By Robin Jovanovich
While the world seems to be in the process of rewriting history, those who value the importance of the past give it more than a passing glance.
Such is the case for many in respect to 365 Rye Beach Avenue, which occupies a prominent place on the corner of Forest Avenue across from Rye Town Park. It’s the suburban equivalent of the Manhattan “classic six”, just three stories high, richly landscaped, and covered in time-tested red brick.
Built just before the crash of ’29, the stately Colonial designed by William Dewsnap — with the offshore breezes and water views in mind — wasn’t occupied until 1931.
According to a history of the house researched and written by Beth Potter, the property was sold at auction two years later, when the bank foreclosed on the mortgage.
A classified ad in The New York Times in 1942 caught the eye of Webster and Marion Stover, who were renting a house in Rye: “Unusual opportunity, mortgagee sacrificing beautiful solid-brick colonial; large plot; perfect condition.”
Dr. Stover was a minister, college professor, and author of a book entitled “How to become a College President.” He is perhaps better known as the man who tried to lower his property taxes ($1,000 by the mid-1950s) by lowering the value of his home. Starting in 1956, he attached a clothesline strewn with rags from the second story of his house to a tree on the street.
Enraged neighbors demanded action by the City. Many clotheslines and much protest later, in 1961, the City passed a clothesline ordinance, which banned front-yard clotheslines. The fine for violating the ordinance was $100 and 30 days’ jail time. Dr. Stover refused to pay and spent 11 days in the County jail before the State Court of Appeals decided to review the case and he was released. By 1963, the case had made it all the way up to the U.S. Supreme Court, which declined to hear it. The clotheslines were taken down, and Dr. Stover finished out his prison sentence. He died in Rye in 1984.

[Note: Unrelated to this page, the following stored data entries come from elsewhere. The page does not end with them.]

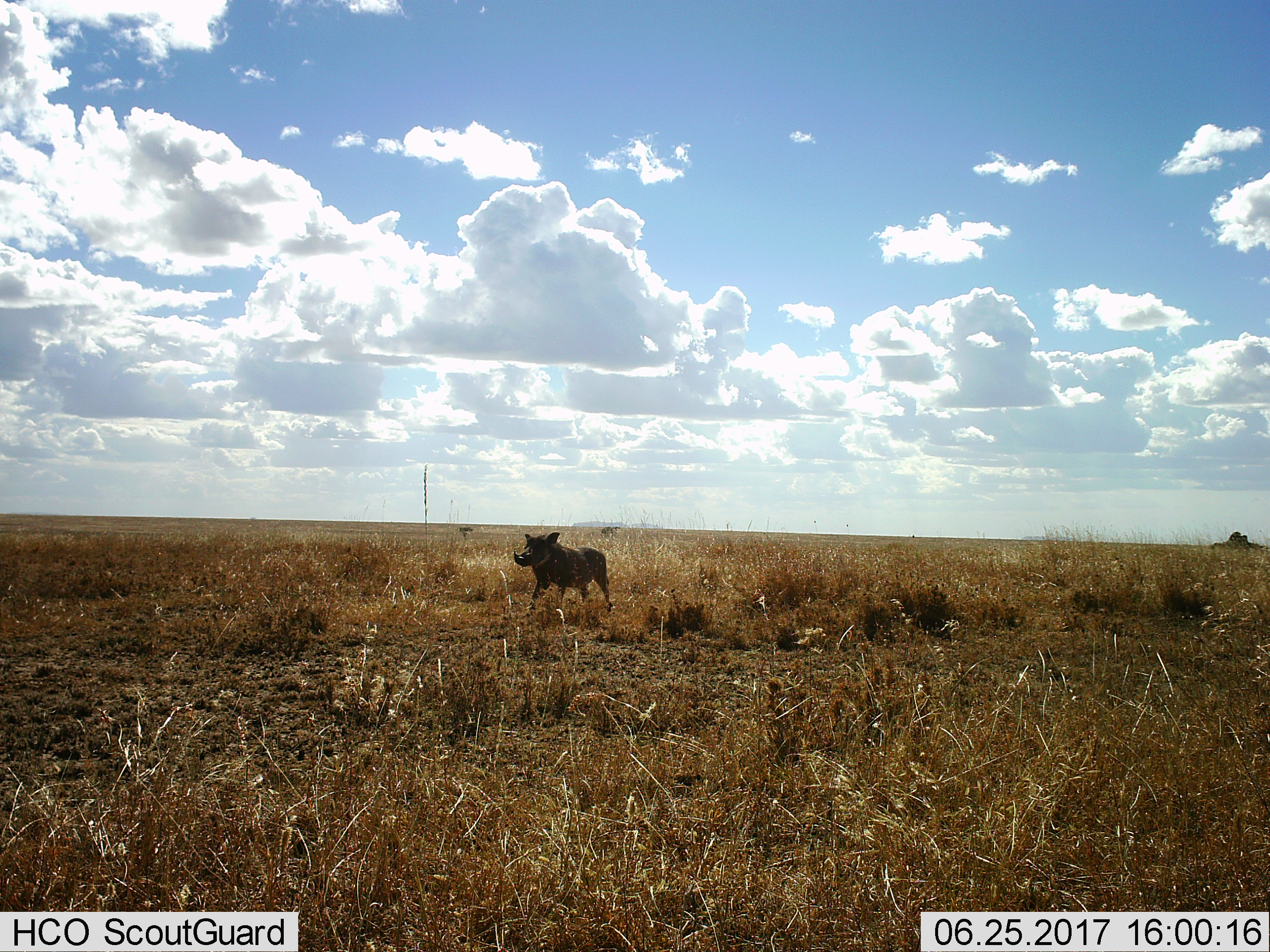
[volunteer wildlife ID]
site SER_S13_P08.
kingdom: Animalia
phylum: Chordata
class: Mammalia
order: Artiodactyla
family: Suidae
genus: Phacochoerus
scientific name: Phacochoerus africanus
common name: warthog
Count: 1.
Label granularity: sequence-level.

Since then, the house has had four owners, all of them good caretakers and neighbors who make good use of their clothes dryers. The current owners enjoy falling asleep to the clanking of the buoys on Long Island Sound. They love the fact that there are often a bunch of kids from the neighborhood playing soccer in their side yard or jumping on the trampoline behind the detached garage. They enjoy the cozy sunroom in fall and winter and family dinners that spill out to the porch in spring and summer. Mostly, they enjoy Rye Town Park in every season. It’s an extension of their front yard.
It’s one of those perfect homes that suited families over 80 years ago as well as it does today. It’s warm and welcoming and one room flows to another. True the billiard room is now a family room and the kitchen was redone for a commercial. But it’s not hard to imagine back to when Rye was a village when you look out from the second or third floor and see rooftops and the Playland bathhouse tower in the distance.
The present owners are moving this summer and the house went on the market this week. The difference this time is that the buyers are lining up. What was new in the 1920s is rare and special nearly a century later. London, Ontario’s properties reflect its rich heritage. Navigating through its listings, I felt like walking through history lanes, intertwined with modernity.
The front façade of 365 Rye Beach Avenue
The porch gets lots of family and grown-up use.